Martin: No, the real trouble was getting four guys to lift it and move it closer to the hydrant.

Quote from Martin

[flashback to the day Martin was shot:]
Martin: Did I tell you Frasier's not coming home for Thanksgiving?
Frank: Yeah, you did.
Martin: Means I'll have to spend it with Maris and Niles. Last time, she didn't even eat anything. She just sucked air through a rice cake. Boy, he sure picked a winner.

Quote from Kenny

Kenny: Please, Roz.
Roz: No way!
Kenny: Come on. I wouldn't be asking you if it wasn't an emergency.
Frasier: Is everything OK?
Kenny: Yeah, fine, good, everything's good.
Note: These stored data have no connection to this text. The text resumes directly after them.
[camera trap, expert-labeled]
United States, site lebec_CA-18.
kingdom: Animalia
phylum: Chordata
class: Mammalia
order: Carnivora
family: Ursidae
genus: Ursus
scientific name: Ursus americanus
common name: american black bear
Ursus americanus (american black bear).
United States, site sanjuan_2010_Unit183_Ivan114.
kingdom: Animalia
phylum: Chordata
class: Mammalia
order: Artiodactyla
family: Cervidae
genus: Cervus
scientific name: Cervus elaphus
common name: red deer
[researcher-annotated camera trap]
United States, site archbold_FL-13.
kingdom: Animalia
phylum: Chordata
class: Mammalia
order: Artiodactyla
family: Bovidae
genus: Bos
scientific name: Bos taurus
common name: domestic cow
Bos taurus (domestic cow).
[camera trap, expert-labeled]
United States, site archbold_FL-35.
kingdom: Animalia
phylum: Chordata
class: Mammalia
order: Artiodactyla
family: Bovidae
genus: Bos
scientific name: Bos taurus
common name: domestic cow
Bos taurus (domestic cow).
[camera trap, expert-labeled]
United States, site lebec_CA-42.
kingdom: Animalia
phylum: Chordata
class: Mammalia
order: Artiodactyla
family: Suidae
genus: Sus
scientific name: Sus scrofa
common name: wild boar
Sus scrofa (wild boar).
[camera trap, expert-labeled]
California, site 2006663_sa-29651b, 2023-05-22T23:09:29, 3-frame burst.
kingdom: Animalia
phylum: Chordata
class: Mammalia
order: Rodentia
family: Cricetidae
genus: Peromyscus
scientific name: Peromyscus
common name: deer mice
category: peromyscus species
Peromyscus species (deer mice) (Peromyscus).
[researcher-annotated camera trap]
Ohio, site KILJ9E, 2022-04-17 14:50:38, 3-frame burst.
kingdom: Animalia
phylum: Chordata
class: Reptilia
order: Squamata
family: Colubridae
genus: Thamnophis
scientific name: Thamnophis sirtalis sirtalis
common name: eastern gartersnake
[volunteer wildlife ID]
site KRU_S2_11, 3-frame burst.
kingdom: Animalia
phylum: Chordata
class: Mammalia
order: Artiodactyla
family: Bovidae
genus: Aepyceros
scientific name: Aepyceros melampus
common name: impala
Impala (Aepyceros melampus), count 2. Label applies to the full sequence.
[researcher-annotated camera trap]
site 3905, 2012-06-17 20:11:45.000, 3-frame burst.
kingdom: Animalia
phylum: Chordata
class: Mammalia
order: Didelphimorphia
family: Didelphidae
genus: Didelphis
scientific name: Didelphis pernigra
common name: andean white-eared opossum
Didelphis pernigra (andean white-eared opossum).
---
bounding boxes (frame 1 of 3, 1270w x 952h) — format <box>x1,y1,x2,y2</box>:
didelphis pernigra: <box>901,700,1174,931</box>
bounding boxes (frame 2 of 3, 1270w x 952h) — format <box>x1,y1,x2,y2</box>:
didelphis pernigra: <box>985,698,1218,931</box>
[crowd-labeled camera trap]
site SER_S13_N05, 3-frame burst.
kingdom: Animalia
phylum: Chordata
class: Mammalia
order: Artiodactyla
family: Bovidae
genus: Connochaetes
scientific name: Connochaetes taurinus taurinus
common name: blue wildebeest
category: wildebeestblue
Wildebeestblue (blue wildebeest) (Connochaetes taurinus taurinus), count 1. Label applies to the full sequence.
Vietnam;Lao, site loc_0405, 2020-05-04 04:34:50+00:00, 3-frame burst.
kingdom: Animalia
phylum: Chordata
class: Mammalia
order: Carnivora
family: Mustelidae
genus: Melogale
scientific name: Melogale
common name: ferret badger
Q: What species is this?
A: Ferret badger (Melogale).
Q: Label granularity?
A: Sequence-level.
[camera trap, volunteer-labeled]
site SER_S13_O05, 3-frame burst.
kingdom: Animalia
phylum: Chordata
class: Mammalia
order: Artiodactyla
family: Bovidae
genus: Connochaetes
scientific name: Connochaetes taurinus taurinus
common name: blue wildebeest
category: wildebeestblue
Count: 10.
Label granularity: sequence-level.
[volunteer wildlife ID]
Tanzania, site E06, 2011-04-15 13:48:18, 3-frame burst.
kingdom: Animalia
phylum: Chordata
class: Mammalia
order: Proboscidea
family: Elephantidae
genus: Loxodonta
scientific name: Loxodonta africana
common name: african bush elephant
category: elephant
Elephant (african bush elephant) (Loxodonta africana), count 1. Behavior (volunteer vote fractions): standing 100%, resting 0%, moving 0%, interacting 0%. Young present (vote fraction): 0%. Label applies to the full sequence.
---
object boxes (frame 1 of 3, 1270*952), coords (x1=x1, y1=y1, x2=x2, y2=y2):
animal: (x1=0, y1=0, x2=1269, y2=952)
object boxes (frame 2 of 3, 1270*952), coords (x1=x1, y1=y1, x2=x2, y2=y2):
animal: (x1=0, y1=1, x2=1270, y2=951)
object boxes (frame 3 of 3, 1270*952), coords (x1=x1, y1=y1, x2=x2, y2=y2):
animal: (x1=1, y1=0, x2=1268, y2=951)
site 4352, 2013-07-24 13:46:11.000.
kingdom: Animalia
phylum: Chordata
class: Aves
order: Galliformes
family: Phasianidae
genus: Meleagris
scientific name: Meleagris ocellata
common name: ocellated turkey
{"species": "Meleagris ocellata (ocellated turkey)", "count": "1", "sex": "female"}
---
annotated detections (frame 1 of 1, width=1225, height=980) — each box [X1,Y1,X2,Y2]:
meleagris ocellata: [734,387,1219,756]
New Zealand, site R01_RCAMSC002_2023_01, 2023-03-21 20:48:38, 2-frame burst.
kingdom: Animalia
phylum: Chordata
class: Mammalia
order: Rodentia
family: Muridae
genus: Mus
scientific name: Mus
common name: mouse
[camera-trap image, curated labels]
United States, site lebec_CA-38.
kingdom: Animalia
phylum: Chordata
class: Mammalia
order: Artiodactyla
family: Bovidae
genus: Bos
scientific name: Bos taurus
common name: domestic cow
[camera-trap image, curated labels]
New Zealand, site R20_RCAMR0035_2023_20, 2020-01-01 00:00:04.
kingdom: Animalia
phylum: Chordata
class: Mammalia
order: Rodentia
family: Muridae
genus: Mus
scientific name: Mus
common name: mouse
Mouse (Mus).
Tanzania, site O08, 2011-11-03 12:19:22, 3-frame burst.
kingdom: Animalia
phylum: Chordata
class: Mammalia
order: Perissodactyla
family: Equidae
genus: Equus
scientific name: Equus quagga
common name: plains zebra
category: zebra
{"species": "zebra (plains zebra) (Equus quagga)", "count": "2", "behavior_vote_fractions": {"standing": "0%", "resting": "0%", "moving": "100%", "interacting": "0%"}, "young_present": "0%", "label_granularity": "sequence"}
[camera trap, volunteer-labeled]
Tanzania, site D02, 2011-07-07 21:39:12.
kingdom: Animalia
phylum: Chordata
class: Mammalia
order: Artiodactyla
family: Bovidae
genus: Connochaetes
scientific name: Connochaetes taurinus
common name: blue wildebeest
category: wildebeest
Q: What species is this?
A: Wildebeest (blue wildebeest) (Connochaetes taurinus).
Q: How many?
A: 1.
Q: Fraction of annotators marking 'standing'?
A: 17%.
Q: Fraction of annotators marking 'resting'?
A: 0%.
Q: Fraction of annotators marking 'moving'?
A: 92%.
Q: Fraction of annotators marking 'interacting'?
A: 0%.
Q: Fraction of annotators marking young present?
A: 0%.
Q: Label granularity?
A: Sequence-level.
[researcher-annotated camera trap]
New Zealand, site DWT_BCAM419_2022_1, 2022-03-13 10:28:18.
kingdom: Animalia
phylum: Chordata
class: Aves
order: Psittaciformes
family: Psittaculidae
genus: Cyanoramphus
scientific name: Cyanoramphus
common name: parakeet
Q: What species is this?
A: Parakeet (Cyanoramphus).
I'm supposed to stop on the way home and pick up some new... underthings for my wife.
Frasier: So?
Kenny: So? Every time I'm in one of those places I start thinking about... You know... Man-and-wife stuff. I turn all red, I start to sweat, I hyperventilate. Try getting somebody to wait on you when you look like that.
Roz: Well, sorry, Kenny, but I am not going to Victoria's Secret for you.
Kenny: Victoria's Secret? Whoa, whoa, Rockefeller, I'm talking Kmart.